*** Opening of Input ***

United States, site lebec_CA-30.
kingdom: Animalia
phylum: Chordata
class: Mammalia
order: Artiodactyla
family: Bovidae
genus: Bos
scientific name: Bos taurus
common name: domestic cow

*** Close of Input ***

__Task item__:
Print all the entries exactly as written.

__Task output__:
United States, site lebec_CA-30.
kingdom: Animalia
phylum: Chordata
class: Mammalia
order: Artiodactyla
family: Bovidae
genus: Bos
scientific name: Bos taurus
common name: domestic cow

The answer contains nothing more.